Although I don’t vote Labour (and only voted Tory once) I think perhaps this little set of memories might help explain why I find Labour pc and Conservative Friedmanism equally abhorrent.
My Dad’s sister was called Molly. In 1930, while playing in the back yard of the family home in Buile Street Salford, she fell over and scratched her knee quite badly on the edge of a flagstone. My grandmother bathed the wound, and Molly (always called ‘Mont’ for some reason) went back to playing with her two appalling brothers.
Two days later, the knee was looking ‘angry’ as we say in Lancashire. But this was 1930: as a Union organiser on the trams, Grandad had been first locked out during the 1926 General Strike, and then victimised into unemployment. Before the war, my grandfather had been a master carpenter. He went off with the Lancashire fusiliers to get his head shot at in the First World War, miraculously survived, and returned home to a land “fit for heroes” – up to but not including getting his job back. He never had a proper job again after that.
Point is, there was no money coming into 17 Buile Street…and there was no NHS. So grandma held off calling in the doctor. That decision cost my Aunt her leg. A week later it was amputated. Her mum was riddled with guilt, and Molly’s life was ruined – she was, I can say without bias having seen the pics, one hot babe. But back then, a cripple was a cripple.
Some time not too long afterwards, a young Labour MP called Aneurin Bevan pledged that, when a full majority Labour Government was elected, he would “banish the fear of medical bills forever”. Nye was as good as his word. I’m not a Socialist, but I am an unashamed Bevan hero-worshipper. The Young Right pillocks who today dismiss him as “Big State Labour” completely fail to grasp what this giant of a man was trying to achieve: a loosely affiliated, Westminster-funded alliance of clinics and hospitals like the one that saved his Mum’s life when he was a teenager.
One of Bevan’s most telling answers (given at a hustings meeting in 1951) was “The purpose of power is to give it back”. Does this sound like the utterance of a Stateist control freak? I think not: indeed, towards the end of his all-too-short life, Nye Bevan expressed in private his disappointment at the many-headed serpent his invention had become.
Anyway, Mont lived with her disability, and became the main breadwinner until my Dad got a job with a cotton merchant in 1933. In 1950, she fell in love with an Irish bloke and – being a strict Catholic – fell pregnant in short order. He deserted her before the wedding, and what would’ve been my adopted brother Patrick died soon after being born. Molly’s lot was not a happy one. Neither was my Grandmother’s: she never forgave herself.
This tale of woe perhaps explains my intense dislike of Jeremy Hunt, and why I can see grubby little hypocrites like him coming a mile off. So then: why do I not support the Labour Party? There are a thousand answers to that, but here’s one to be going on with.
In the late Sixties, Molly and I were watching an episode of Not only…but Also. The show contained the now immortal one-legged Tarzan sketch. In this hysterical piece, Dudley Moore turns up as a one-legged man to audition for the role of Tarzan, and Peter Cook plays the vaguely Jewish agent explaining why he’s unlikely to land the part. Molly laughed herself to tears at the sketch. She didn’t take it personally, because the sketch is not about disabled people: rather, it’s based on the age-old gag about the difference between human aspiration and achievement.

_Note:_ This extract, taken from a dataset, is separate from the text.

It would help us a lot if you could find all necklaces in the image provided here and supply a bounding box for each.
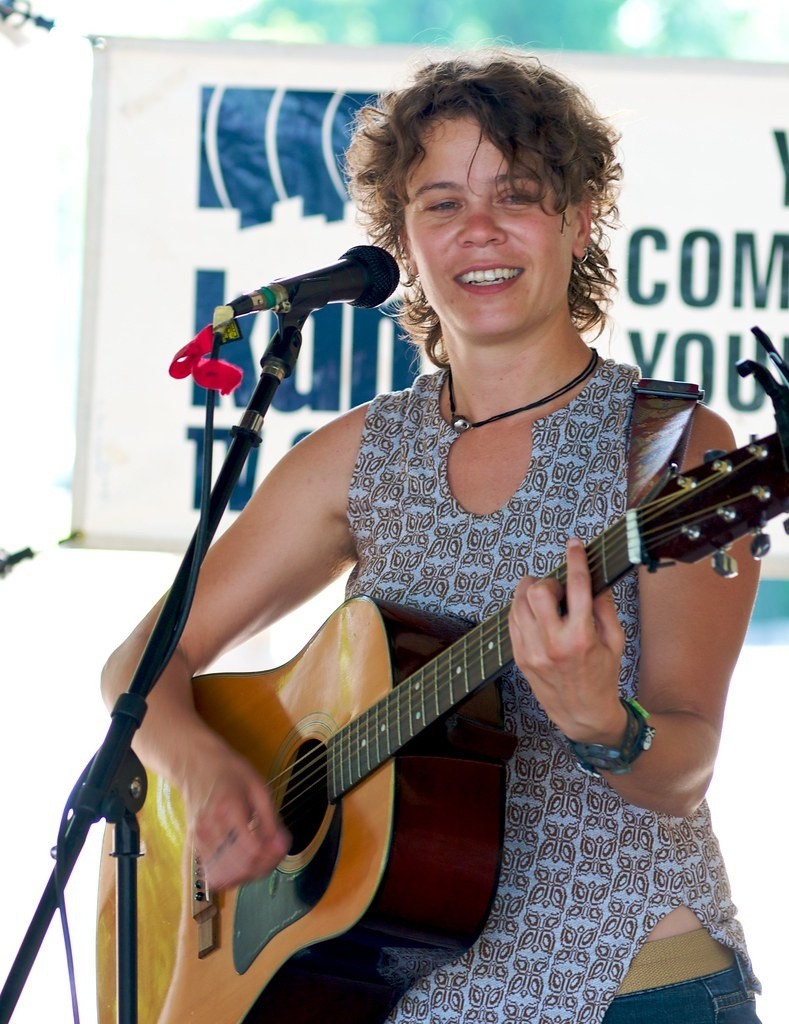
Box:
[447,347,598,430]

If there is one thing I find patronising and insensitive, it is bourgeois Labour supporters trying to persuade disabled people that they should indulge in self-pity – and preferably sue either the Creator who made them that way, or the tree that jumped out in front of their car. Frankly, even if an employer’s neglect (not unusual) caused them to be paraplegic, their sole concern should be to get a just amount of compensation…not to eat themselves up with bitter desire for revenge.
I do not support the Conservatives, because the Party is being hijacked by shitheads. I do not support Labour, because the Party believes that litigation and hate are the answers to every problem. I do not support any ‘establishment’ Party, because their sole aim is to enable the survival of that establishment…whereas I think the system is way, way past its sell-by date.